# [REQUIRED TASKS]
1 > In the article on power delivery for AI chips, by how much has compute performance increased since 2005?
2 > Pick up the article on power delivery for AI chips after its last sentence and write the next part.

# [DOCUMENT PASSAGE]
====================
4 Ways to Address Power Delivery Challenges for AI Semiconductors

Identifying methods to address the power efficiency of AI chips at scale.

Semiconductor packaging process.
Semiconductor packaging process.
iStock/SweetBunFactory

Artificial intelligence is driving unprecedented demand for high-performance compute clusters, which has significant implications for power delivery networks (PDNs) and data center infrastructure. As models grow progressively more complex, the components they rely on demand larger amounts of energy. Industry professionals must identify methods to address the power efficiency of AI chips at scale. 

Engineers Must Optimize Power Delivery Networks

Design engineers must understand how AI chips work before they can reimagine conventional architectures. These devices comprise electronic circuits laid out on silicon wafers. They specialize in AI training or inference workloads, using parallel processing to facilitate billions of calculations within seconds. 

Today’s most advanced models have billions of parameters. They have outgrown single AI chips and now require multiple chips working together. These clusters must communicate extremely fast to maximize performance. Pushing compute boundaries has necessitated tightly clustered processors with the fastest connections possible. When they can’t communicate efficiently, bottlenecks form as graphics processing units sit idle.

This problem is becoming more pressing as the gap between processing and data delivery speed widens. Since 2005, compute performance has increased by a magnitude of 90,000, while data transfer speeds have only risen by a magnitude of 30.

High-density architecture is key for accelerating data movement, so engineers must pack more transistors on chips, more chips in servers and more servers in racks. However, reliably delivering electricity is becoming increasingly challenging as form factors shrink and transistor density increases. Parasitic inductance and capacitance can cause ringing on the power supply rails, distorting the waveform and leading to timing errors.
====================
# [ITEMS]
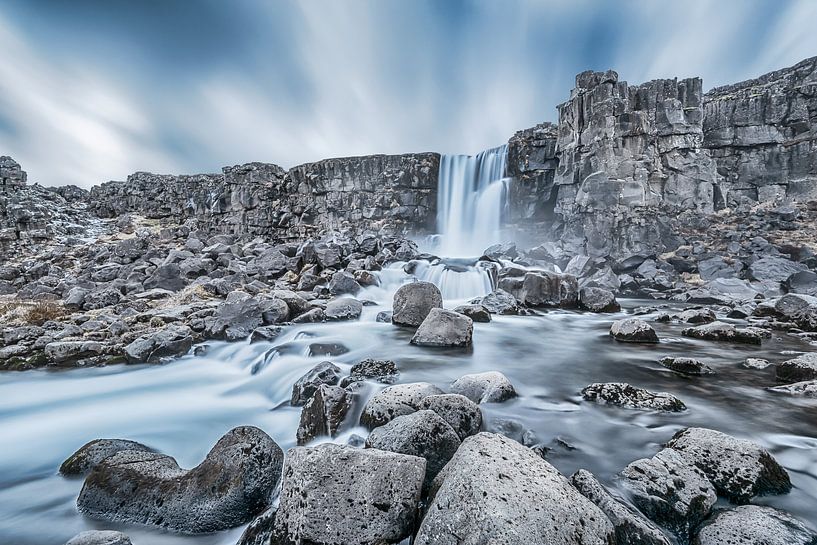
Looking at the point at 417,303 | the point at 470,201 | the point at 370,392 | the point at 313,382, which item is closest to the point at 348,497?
the point at 370,392

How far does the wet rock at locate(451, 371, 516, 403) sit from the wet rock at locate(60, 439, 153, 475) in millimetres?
3430

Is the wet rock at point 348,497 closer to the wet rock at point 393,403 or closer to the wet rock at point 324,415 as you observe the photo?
the wet rock at point 393,403

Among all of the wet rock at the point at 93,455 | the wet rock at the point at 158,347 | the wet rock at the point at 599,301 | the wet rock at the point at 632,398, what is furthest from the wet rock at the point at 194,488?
the wet rock at the point at 599,301

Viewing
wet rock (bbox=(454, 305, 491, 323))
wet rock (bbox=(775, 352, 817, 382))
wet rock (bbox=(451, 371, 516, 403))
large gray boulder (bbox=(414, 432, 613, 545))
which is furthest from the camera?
wet rock (bbox=(454, 305, 491, 323))

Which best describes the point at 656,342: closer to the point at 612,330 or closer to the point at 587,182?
the point at 612,330

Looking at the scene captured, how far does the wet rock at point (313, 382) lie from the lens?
17.2ft

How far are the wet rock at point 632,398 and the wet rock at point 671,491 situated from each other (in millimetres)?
1516

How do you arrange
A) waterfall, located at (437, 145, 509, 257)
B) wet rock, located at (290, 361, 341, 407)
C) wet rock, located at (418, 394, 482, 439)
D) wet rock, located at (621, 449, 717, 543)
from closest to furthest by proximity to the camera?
wet rock, located at (621, 449, 717, 543) < wet rock, located at (418, 394, 482, 439) < wet rock, located at (290, 361, 341, 407) < waterfall, located at (437, 145, 509, 257)

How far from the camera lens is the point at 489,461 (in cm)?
231

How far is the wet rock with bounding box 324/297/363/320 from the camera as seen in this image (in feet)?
34.3

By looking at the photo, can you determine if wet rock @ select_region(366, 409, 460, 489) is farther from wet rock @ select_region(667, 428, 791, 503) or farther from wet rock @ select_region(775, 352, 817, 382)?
wet rock @ select_region(775, 352, 817, 382)

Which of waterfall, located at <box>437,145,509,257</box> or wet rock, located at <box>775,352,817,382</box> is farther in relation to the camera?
waterfall, located at <box>437,145,509,257</box>

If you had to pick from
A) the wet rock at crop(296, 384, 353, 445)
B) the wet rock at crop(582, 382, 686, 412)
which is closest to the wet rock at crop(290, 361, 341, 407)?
the wet rock at crop(296, 384, 353, 445)

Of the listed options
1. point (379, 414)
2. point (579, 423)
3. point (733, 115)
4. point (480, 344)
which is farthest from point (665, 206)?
point (379, 414)
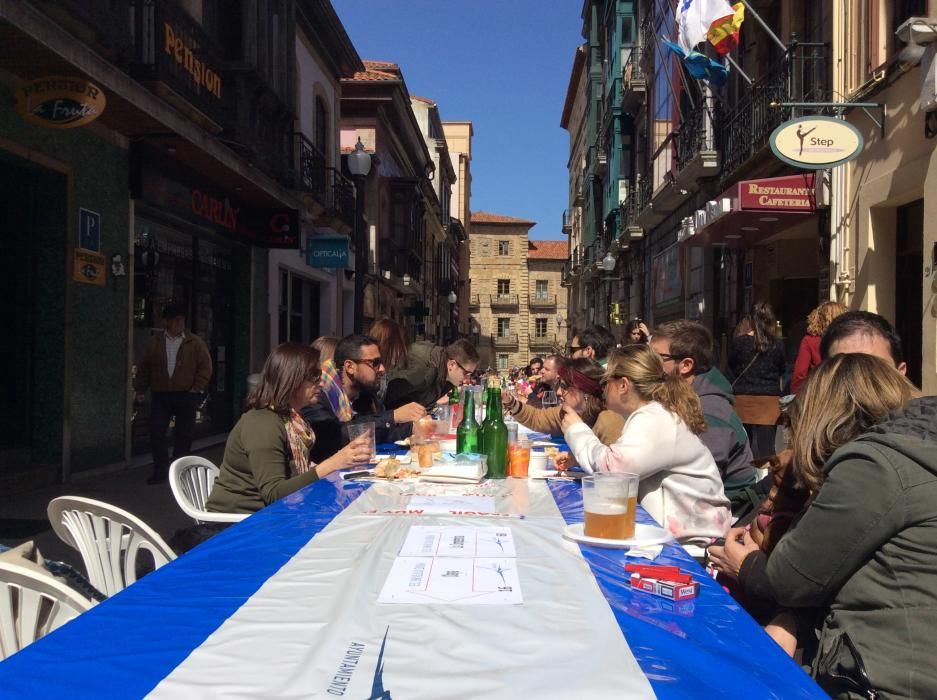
====================
# [SOLVED PROBLEMS]
1 > By a magnitude of 90,000.

2 >
In addition to potentially degrading signal integrity, design engineers run into the problem of introducing thermal bottlenecks. Power density directly correlates to thermal density, which can create hot spots that degrade chip reliability. Conventional heat dissipation paths are insufficient for dense boards. 

Power Delivery Challenges for AI Semiconductors

Designing the components powering AI chips to be both as reliable and efficient as possible can be challenging. 

Thermal Management

Unlike general-purpose chips, those designed for AI workloads are highly dense. Manufacturers pack as many transistors as possible onto the board to maximize performance. High power density creates localized hot spots that are difficult to dissipate. Without advanced heat extraction techniques, most devices require thermal throttling — reduced clock speed and power consumption — to maintain optimal performance. 

High Power Consumption 

AI semiconductors are power hungry, consuming 700 to 1,200 watts per chip on average due to their massive number of transistors. The average large language model requires tens of thousands of chips running simultaneously. They demand high-speed data movement between compute and memory, with rapid, dramatic swings in current depending on the workload. This characteristic complicates efficient PDN design. 

Material Selection 

As chip features shrink, conventional materials — namely tungsten and copper — are reaching their physical limitations regarding conductivity and scalability. Nanoscale interconnections can only become so small before these metals can no longer provide adequate low-resistance pathways for electricity. Also, vertical stacking introduces novel thermal management intricacies, complicating power delivery reliability. 

High Current Densities 

High current densities are standard in AI workloads. When the current density is high enough, the heat dissipated repeatedly breaks metal atoms from the structure. These move in the direction of the flowing electrons, leaving behind voids. These vacancies can grow, eventually resulting in open circuits. Over time, short circuits are almost inevitable.

Miniaturization is primarily to blame. Smaller wires have smaller cross-sectional areas, resulting in higher current densities and increased susceptibility to electromigration. As modern AI semiconductors get smaller, combating high current densities will become increasingly complex. 

How to Address These Power Delivery Challenges

Design engineering professionals can address these challenges in several ways.

1. Proper Packaging 

Proper packaging can make reliably powering AI chips easier. Semiconductors are particularly sensitive to electrostatic discharge, which can irreversibly damage the PDN. Packaging materials for electrostatic discharge protection and advanced thermal interfacing can effectively dissipate heat and prevent the spontaneous transfer of electrical charges between parts, protecting the sensitive circuits that receive power.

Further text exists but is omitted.